• [Your instructions]: Continue the reproducibility summary for the paper on external-memory bidirectional search, starting after its last entry and keeping its format.

• [Text for analysis]:

External Memory Bidirectional Search

Authors: Nathan R. Sturtevant, Jingwei Chen

IJCAI 2016 | Conference PDF | Archive PDF | Plain Text | LLM Run Details

Reproducibility Variable Result LLM Response
Research Type Experimental Experimental results show the effectiveness of the approach.
Researcher Affiliation Academia Nathan R. Sturtevant Department of Computer Science University of Denver Denver, USA sturtevant@cs.du.edu Jingwei Chen Department of Computer Science University of Denver Denver, USA jingwei.chen@du.edu
Pseudocode Yes Algorithm 1 Generic Best-First Search, Algorithm 2 Generic Bidirectional Search, Algorithm 3 Parallel External-Memory MM, Algorithm 4 Parallel Bucket expansion pseudo-code
Open Source Code No The paper does not provide a direct statement or link indicating that the source code for the described methodology is publicly available.
Open Datasets Yes Our experimental results are in the domain of Rubik s Cube. In addition to solving the standard 10 Korf instances [Korf, 1997], we also solve the superflip position, one of the known problems at depth 20.

• [Raw data]:
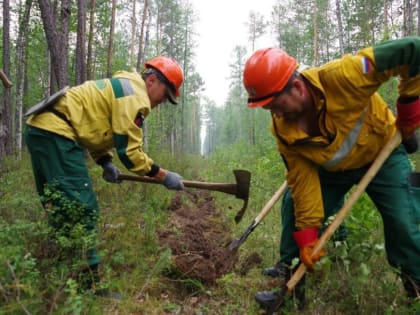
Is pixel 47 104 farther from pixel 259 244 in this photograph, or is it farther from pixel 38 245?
pixel 259 244

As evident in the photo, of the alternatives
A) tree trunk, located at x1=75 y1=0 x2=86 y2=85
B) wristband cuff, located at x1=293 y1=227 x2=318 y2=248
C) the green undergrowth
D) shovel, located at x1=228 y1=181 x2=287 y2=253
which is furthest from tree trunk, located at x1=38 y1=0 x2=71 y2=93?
wristband cuff, located at x1=293 y1=227 x2=318 y2=248

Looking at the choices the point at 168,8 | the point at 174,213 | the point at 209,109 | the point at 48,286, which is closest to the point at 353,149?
the point at 48,286

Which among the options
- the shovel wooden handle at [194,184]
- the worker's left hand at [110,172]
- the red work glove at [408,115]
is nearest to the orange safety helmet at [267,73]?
the red work glove at [408,115]

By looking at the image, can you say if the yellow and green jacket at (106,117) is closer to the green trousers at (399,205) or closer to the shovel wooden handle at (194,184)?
the shovel wooden handle at (194,184)

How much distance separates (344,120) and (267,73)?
63 centimetres

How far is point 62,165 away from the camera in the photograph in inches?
113

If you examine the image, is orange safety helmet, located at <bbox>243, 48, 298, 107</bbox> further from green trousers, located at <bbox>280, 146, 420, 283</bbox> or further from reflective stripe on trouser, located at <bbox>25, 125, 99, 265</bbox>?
reflective stripe on trouser, located at <bbox>25, 125, 99, 265</bbox>

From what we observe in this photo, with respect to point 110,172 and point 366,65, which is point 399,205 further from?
point 110,172

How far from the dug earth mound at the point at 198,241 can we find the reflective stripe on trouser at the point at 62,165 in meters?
0.96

• [Reply to the exercise]:
Dataset Splits No The paper evaluates performance on specific Rubik's Cube problem instances and does not describe dataset splits (e.g., train/validation/test percentages or sample counts) for reproducibility.
Hardware Specification Yes Our experiments are run on a 2.4 GHz Intel Xeon E5 with dual 8-core processors. The machine has 128 GB of RAM and has two 8TB disk drives on which the experiments are performed.
Software Dependencies No The paper describes the algorithms and their implementation details but does not provide specific version numbers for any software dependencies or libraries used.
Experiment Setup Yes The brute-force results all use 128 buckets, except for the superflip position which used 512. The heuristic search had a baseline of 128 buckets that were further divided by heuristic values, so the exact number of buckets varied on each problem instance.